But everything was getting mixed up. Nevertheless,
Jerner's name had come into his head. Jerner had
attacked the boys. His foster father had attacked them.
They'd both done it. Neither had done it. Yes they had.
There had been a lot of hatred or despair, and a lust
for revenge. There were several persons taking part in
this long-dance: Georg Smedsberg, his son Gustav,
Gustav's mother Gerd (was she the mother?), Natanael
Carlström, his foster son Mats Jerner (that was definitely
true, Winter had read parts of Jerner's grim
curriculum vitae), the other students: Book, Stillman,
Kaite.

Jerner didn't answer. Winter looked at the clock. Had
he returned to work? Another overtime shift for the
solitary man?
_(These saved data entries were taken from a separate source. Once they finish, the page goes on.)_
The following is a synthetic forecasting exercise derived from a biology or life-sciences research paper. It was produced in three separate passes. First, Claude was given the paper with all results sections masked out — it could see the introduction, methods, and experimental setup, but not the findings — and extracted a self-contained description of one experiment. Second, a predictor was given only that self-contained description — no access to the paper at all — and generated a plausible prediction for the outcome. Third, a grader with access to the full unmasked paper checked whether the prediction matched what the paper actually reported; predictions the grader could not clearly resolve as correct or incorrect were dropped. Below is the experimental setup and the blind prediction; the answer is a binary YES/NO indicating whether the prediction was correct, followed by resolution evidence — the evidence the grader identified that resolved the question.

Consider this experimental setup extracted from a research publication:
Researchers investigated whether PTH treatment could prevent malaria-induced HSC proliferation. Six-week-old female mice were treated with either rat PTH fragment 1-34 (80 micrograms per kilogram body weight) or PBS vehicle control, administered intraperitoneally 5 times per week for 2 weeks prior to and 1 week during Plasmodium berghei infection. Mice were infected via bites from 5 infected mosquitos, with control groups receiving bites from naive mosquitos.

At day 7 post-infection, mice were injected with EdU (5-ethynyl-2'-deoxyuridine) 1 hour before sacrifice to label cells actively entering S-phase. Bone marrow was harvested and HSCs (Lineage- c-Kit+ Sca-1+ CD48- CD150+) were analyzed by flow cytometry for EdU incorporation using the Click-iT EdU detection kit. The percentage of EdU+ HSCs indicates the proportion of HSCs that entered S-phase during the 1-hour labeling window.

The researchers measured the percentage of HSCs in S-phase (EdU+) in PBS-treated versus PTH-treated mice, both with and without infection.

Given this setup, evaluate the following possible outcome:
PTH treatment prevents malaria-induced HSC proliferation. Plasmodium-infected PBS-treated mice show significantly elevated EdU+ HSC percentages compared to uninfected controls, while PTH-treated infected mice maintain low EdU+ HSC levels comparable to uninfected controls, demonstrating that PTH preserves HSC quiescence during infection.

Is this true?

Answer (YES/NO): YES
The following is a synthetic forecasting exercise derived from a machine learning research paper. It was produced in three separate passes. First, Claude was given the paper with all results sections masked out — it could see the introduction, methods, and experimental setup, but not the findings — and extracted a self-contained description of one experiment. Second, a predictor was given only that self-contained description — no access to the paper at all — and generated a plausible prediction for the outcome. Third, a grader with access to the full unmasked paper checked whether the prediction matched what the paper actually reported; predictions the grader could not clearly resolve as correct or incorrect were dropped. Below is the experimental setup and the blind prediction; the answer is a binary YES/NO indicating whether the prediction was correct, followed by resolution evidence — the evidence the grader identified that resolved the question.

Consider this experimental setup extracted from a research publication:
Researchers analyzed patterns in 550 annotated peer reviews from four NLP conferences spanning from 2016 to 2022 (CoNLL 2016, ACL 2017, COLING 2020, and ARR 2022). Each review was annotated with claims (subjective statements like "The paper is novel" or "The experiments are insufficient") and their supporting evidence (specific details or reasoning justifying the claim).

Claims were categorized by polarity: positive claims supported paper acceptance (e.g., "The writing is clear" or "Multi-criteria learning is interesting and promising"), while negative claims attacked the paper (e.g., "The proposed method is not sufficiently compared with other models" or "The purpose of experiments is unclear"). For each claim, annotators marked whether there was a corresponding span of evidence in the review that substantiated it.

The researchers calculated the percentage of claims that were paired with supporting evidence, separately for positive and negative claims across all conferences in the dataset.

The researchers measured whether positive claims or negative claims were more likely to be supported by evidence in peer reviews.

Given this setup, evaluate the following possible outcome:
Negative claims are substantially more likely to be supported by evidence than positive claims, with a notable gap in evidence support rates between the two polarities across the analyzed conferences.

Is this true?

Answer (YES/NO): YES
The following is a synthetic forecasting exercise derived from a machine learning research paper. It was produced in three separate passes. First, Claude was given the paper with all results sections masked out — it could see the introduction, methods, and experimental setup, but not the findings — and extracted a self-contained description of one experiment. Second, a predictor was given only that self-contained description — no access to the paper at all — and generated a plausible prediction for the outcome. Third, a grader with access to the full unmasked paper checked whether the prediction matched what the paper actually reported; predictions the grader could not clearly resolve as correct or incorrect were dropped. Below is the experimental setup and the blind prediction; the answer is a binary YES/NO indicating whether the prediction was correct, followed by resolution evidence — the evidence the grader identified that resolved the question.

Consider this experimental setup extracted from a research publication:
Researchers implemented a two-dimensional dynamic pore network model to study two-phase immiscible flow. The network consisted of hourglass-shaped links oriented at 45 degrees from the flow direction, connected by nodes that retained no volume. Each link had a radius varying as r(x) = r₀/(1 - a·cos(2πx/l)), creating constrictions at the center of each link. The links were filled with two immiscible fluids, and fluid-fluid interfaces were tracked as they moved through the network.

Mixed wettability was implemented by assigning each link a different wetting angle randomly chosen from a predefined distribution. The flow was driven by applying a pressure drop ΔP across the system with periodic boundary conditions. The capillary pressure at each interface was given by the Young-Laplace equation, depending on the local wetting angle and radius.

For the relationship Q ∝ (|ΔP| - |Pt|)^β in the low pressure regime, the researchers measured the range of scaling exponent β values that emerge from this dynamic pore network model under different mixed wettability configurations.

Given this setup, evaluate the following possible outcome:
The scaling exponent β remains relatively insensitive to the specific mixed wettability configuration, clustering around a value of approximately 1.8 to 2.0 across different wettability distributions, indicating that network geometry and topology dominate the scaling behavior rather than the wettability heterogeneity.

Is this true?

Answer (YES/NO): NO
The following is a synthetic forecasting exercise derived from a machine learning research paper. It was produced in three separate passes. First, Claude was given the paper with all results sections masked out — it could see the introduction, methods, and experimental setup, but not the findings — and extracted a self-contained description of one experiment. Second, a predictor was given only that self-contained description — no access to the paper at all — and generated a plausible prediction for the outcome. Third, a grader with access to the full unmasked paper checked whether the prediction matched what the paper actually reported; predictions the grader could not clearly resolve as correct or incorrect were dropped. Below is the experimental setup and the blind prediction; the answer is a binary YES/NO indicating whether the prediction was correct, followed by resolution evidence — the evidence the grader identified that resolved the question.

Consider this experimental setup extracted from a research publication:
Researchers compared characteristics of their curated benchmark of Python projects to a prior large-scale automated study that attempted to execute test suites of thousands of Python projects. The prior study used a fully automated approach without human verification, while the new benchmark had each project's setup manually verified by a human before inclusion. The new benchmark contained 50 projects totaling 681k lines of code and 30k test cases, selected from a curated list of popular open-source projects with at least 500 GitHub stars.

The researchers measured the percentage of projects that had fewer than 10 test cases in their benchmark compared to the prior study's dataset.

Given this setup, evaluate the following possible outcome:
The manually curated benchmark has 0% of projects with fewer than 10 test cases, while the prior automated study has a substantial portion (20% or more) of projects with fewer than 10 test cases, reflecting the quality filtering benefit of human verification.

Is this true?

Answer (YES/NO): NO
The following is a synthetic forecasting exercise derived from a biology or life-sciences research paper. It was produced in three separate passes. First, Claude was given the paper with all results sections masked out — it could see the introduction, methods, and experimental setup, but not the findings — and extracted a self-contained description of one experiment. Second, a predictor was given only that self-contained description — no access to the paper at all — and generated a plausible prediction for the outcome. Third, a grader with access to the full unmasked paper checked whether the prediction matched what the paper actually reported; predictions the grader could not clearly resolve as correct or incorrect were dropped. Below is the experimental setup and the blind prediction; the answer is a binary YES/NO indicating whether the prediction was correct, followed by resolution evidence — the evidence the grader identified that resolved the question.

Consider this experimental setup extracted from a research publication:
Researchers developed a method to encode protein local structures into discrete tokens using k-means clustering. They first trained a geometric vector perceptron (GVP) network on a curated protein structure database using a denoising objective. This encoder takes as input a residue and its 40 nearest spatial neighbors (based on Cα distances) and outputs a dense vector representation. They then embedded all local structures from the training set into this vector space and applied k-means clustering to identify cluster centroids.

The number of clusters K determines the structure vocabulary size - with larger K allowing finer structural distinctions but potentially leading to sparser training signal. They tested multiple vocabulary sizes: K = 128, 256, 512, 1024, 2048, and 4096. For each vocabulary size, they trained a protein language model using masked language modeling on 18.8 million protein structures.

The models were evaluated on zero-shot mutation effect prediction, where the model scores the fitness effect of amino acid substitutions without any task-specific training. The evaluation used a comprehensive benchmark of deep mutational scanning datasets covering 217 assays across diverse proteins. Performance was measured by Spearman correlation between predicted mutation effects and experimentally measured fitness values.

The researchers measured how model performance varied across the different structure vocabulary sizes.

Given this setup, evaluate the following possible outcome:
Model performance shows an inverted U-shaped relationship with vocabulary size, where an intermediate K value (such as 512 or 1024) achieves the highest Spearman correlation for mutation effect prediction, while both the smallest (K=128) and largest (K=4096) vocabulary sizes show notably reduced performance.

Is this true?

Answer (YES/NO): NO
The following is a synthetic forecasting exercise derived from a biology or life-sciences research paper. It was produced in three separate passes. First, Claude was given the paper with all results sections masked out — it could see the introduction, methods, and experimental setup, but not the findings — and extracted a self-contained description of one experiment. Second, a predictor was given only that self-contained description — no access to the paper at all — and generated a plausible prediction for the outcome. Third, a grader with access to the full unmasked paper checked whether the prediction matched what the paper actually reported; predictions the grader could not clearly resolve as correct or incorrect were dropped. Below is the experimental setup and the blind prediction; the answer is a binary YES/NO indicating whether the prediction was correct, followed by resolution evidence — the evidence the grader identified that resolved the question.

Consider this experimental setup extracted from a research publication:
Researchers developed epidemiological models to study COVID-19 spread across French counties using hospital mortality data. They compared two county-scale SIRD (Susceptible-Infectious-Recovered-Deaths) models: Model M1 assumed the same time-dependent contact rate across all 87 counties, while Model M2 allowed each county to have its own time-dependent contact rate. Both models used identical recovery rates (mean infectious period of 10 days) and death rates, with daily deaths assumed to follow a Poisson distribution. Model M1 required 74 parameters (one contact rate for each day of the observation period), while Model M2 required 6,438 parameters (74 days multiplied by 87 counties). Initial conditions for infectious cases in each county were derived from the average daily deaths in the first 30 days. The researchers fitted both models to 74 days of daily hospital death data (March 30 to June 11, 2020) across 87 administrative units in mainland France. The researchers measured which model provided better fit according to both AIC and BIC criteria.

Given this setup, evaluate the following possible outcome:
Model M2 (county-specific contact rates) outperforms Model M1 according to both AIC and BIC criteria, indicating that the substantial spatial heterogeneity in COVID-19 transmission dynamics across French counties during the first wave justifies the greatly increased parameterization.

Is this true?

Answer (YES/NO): NO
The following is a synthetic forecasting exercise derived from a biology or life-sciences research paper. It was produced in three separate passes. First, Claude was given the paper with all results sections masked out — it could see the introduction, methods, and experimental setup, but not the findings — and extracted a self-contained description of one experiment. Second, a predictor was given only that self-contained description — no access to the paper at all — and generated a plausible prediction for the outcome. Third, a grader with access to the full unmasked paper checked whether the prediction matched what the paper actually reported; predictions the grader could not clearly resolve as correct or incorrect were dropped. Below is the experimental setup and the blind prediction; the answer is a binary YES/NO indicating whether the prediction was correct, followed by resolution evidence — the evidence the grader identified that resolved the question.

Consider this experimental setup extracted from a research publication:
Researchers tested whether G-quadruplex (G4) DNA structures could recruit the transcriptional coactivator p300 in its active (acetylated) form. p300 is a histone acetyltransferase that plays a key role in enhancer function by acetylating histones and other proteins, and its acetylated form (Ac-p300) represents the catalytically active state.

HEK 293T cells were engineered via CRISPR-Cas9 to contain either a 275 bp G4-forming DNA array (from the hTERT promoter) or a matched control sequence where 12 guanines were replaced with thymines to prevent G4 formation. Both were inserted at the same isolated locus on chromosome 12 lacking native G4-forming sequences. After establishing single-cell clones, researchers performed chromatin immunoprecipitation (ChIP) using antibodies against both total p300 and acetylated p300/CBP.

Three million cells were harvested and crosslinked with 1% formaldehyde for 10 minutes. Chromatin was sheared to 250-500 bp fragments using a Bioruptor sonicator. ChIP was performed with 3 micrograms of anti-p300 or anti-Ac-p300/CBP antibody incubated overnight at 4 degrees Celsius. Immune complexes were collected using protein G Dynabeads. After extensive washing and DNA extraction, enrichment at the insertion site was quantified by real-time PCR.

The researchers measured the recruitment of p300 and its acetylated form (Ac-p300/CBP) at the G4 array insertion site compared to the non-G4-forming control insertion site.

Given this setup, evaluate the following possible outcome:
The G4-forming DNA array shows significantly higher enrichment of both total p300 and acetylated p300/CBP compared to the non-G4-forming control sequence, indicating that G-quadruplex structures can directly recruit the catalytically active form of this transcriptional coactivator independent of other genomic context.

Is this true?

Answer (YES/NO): NO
Surely there weren't any trams running
now?

No sound of traffic from Vasaplatsen down below.
He hung up, walked through the hall to the living room
and looked down at the street. There was no traffic,
and nobody waiting at the tram stops. A taxi cruised
slowly by from Aschebergsgatan, as if trailing possible
prey. The star on top of the Christmas tree smiled at
him.

He phoned Police Operations Centre and asked them
to find somebody who would know. He didn't have any
timetables.

'I want to speak to somebody from their human
resources section as well,' he said.

'Now?'

'Why not now?'

'There's nobody there.'

'I realise that. But some of the staff will be at home,
won't they?'

'OK, OK, Winter. We'll get back to you.'

He loosened the cord round Micke's wrists, even though
the little boy hadn't asked him to.

It had been so quiet in there for so long.

He felt calmer now.

He'd phoned the old man when he got back from
the interview with that superior policeman who had
everything this world had to offer. He'd been so angry!
Look at the clothes he's wearing! As if he's on his way
to a ball at the Royal Palace! But the policeman hadn't
shaved! They'd never have let him in!

That policeman had everything, but even so he'd been
sitting
there
, on Christmas Eve, in his ugly office, with
a visitor's chair that was worse than anything they had
in the coffee room at the tram sheds.

Did that policeman live there, in his office? Why
wasn't he at home, with his . . . with his family? The
policeman had a family, he could tell that. Superior. I
have and you don't have. That was what the superior
person had meant, and demonstrated.

There was something familiar about the policeman.
He'd thought about that as he'd hurried home. He'd
been in a hurry when he left the policeman's house.

The boy wasn't moving, but he didn't remove the
cord. The boy hadn't touched the food he'd left for him,
but it struck him that maybe it wasn't so easy to reach
the dish. Perhaps it had been impossible.

Micke. When he'd removed the scarf placed so delicately
and gently over the boy's mouth, Micke had tried
to scream again, and it was just like when that little
boy had started screaming in English at him. As if the
boy thought he wouldn't understand! As if he was stupid!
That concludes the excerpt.